Alternatively, one could try to specifically target IL-6 and IGF-1 signaling in muscle by pharmacological means, in order to increase both muscle and bone mass. Indeed, overexpression of IGF-1 in the musculature of mice enhanced bone mass as well [89]. Increased muscle mass could be anabolic for bone since muscles exert mechanical forces in bone. Exercise, which stimulates IL-6 and IGF-1 production in bone and muscle, as well as the production of a large quantity of other growth factors and signaling molecules, may be a safe and efficient way to enhance both bone and muscle mass.

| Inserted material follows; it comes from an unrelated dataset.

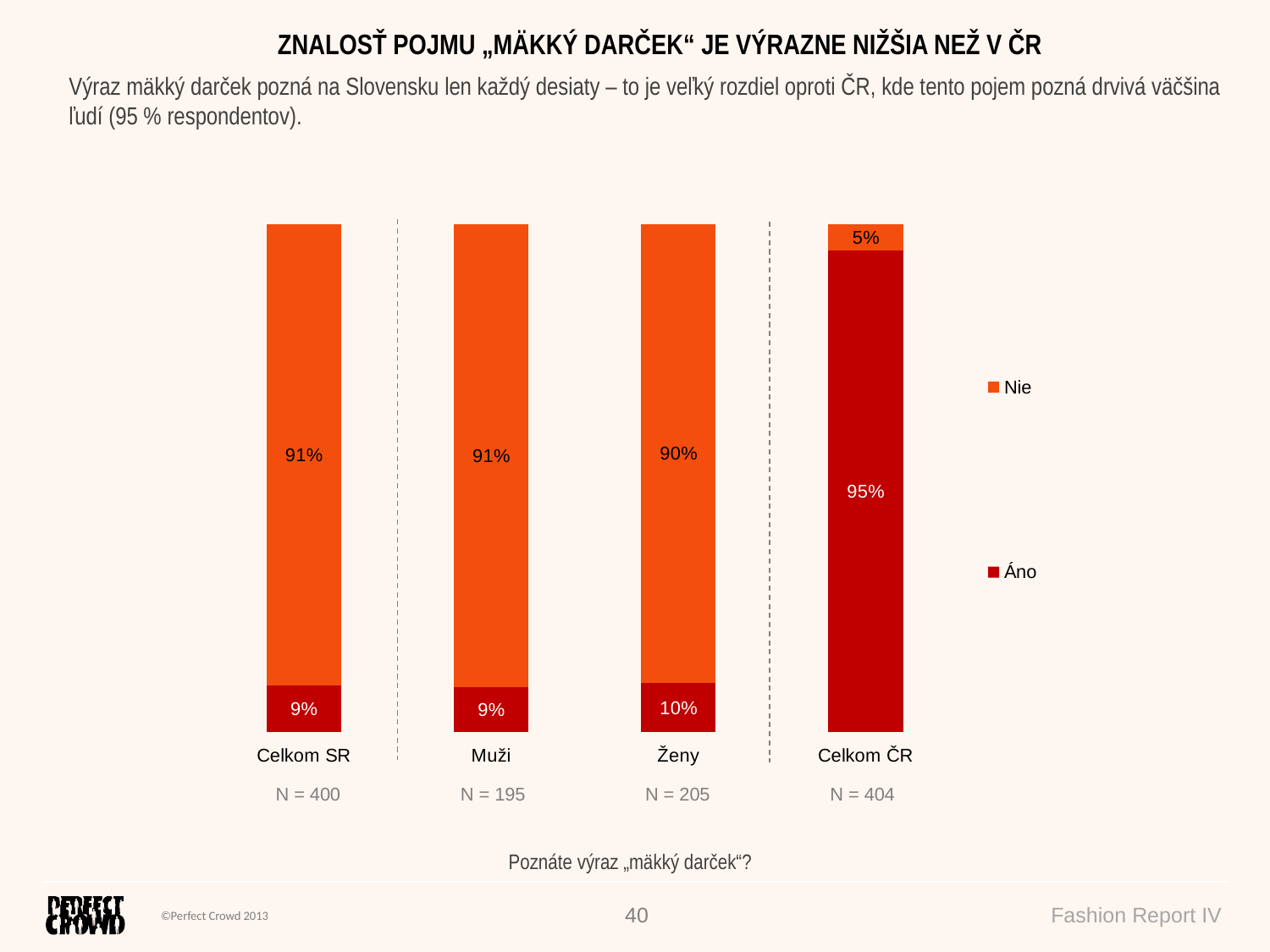
What is the "Nie" value for Ženy? 90% How many categories are shown on the x axis? 4 What is the difference between the "Áno" value for Celkom ČR and the "Áno" value for Celkom SR? 86% What is the "Nie" value for Muži? 91% What is the total of the stacked bar for Ženy? 100% What is the "Áno" value for Celkom ČR? 95% Which category has the lowest "Nie" value? Celkom ČR Which category has the highest "Áno" value? Celkom ČR What is the "Áno" value for Celkom SR? 9% What kind of chart is shown on the slide? Stacked bar chart Which is larger: the "Áno" value for Ženy or the "Áno" value for Muži? Ženy How many series does the legend list? 2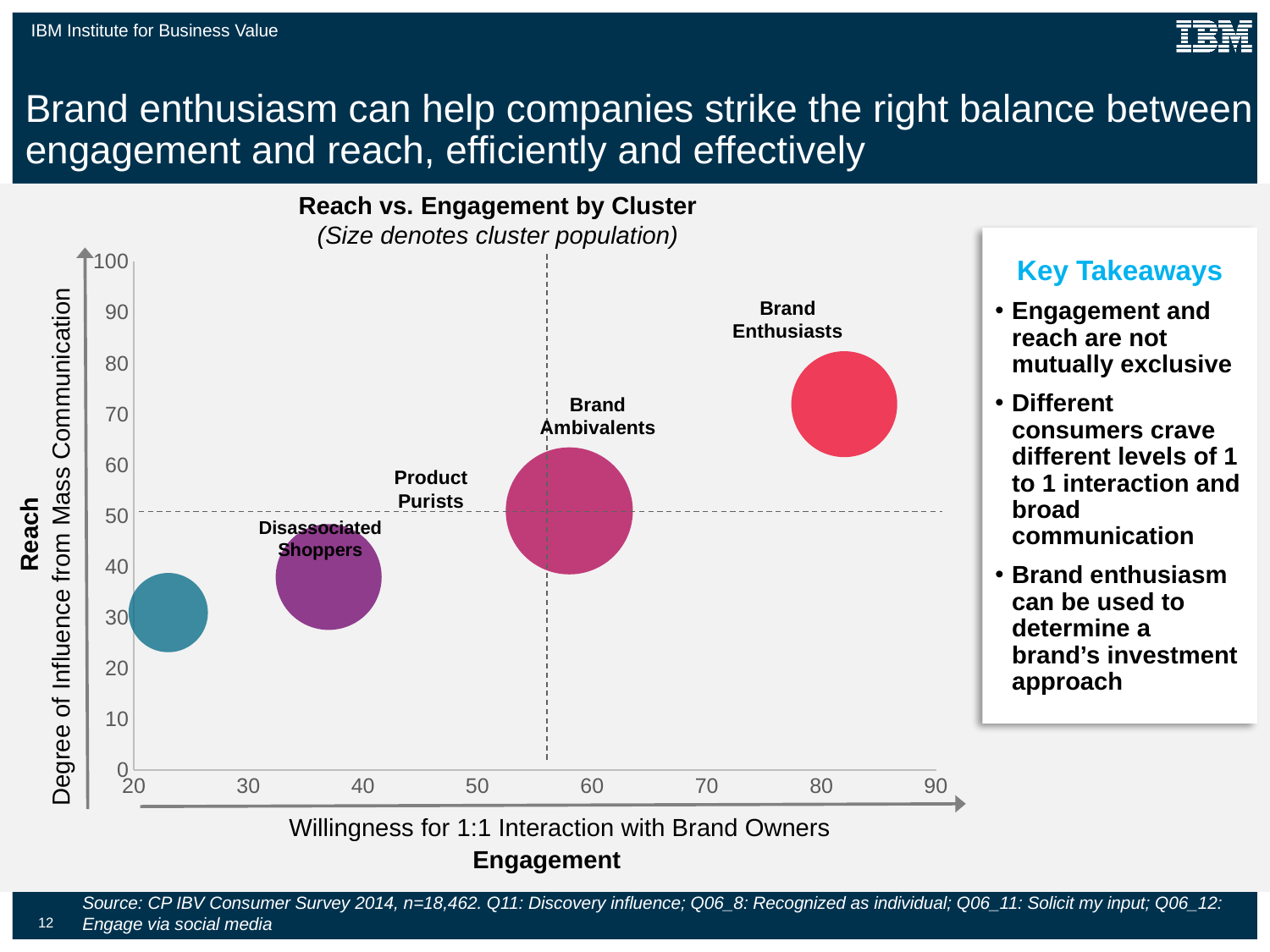
According to the chart subtitle, what does the size of each bubble denote? Cluster population Which cluster has the highest engagement (willingness for 1:1 interaction) on the chart? Brand Enthusiasts Which cluster is represented by the largest bubble on the chart? Brand Ambivalents Is the reach value for Brand Enthusiasts greater or less than 60? greater What is the title of the chart? Reach vs. Engagement by Cluster How many bubbles are plotted on the chart? 4 What is the maximum value shown on the Reach (vertical) axis? 100 Is the engagement value for Brand Enthusiasts greater or less than 70? greater What kind of chart is shown on the slide? Bubble chart Which cluster has the larger reach, Brand Enthusiasts or Brand Ambivalents? Brand Enthusiasts Is the engagement value for Brand Ambivalents greater or less than 50? greater Which cluster has the highest reach on the chart? Brand Enthusiasts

In muscle, the mTOR pathway is activated via the food supplement leucine, which transiently stimulated the rate of translation in muscle cells in vitro [90, 91]. Whether supplements can be applied to affect the proliferation of osteoblasts and the rate of translation in these cells is yet unknown and remains to be determined. However, until very fine tuned and tissue-specific pharmacological interventions are available, a combination of sufficient exercise and a balanced diet containing sufficient amounts of for example leucine are a safe and cheap way to help maintain muscle and bone mass.